Barbour is fond of quoting his former boss – Ronald Reagan – as saying good policy makes good politics. That may be true most times, but it is hard to believe the pardons are good politics for Barbour.
Hood is, at his heart, a prosecutor. He served as district attorney in Northeast Mississippi before being elected attorney general in 2003. His family has been the victim of a violent crime. Throughout his tenure, he has gone out of his way to align himself with crime victims.
He has at times taken on cases that were politically unpopular.
The policy Hood is pursuing in regards to the pardons, no doubt, is good policy in his eyes – and apparently the eyes of many – and it is no doubt good politics. Of course, Barbour says his political career is over. The 64-year-old has said he does not anticipate running for office again. He has downplayed the possibility of following Thad Cochran in the U.S. Senate, saying Mississippians do not want to elect a senator in his mid-60s to try to build seniority in the nation’s upper chamber.
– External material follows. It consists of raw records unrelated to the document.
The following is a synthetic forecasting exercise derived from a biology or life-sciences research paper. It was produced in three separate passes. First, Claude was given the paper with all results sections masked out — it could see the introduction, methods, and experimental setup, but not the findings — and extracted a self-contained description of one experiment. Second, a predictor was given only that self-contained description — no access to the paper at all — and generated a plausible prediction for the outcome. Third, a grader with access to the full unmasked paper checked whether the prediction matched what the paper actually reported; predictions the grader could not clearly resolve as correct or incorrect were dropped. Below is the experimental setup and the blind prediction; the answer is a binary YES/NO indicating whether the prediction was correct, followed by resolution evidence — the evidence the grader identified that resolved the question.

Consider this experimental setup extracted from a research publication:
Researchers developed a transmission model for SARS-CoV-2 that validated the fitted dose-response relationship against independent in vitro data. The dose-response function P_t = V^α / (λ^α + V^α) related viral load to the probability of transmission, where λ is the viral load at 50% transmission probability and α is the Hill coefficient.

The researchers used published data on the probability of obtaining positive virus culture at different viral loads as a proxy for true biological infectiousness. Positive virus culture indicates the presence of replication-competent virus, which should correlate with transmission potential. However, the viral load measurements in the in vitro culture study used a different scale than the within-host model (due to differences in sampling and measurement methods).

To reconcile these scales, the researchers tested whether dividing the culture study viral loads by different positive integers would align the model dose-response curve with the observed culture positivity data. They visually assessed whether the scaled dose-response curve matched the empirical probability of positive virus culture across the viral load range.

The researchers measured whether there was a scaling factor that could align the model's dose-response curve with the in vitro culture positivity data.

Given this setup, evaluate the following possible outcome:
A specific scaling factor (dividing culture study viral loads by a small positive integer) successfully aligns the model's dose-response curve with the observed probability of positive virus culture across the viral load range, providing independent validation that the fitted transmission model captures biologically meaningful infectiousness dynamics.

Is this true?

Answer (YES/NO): YES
But it is foolish to think Barbour does not care about his gubernatorial legacy. There is much to talk about when it comes to his legacy – the Katrina recovery, the rise of his Republican Party, the recruitment of Toyota, changes to the civil justice system.
For better of worse, the pardons will be part of his legacy. And at some point, Barbour, as he is fond of doing, will want to appear on the news talk shows on Fox, CNN or one of the networks to pontificate about the national elections. At that time, he probably will again face questions about the pardons. They have been a big national story.
The fact is, I can understand Barbour’s explanation of why he did what he did, and I can understand Hood’s stance as well.
What is confusing is that their positions do not coincide with how we normally portray Republicans and Democrats.
Because in this instance, Haley Barbour sounds like the bleeding-heart liberal.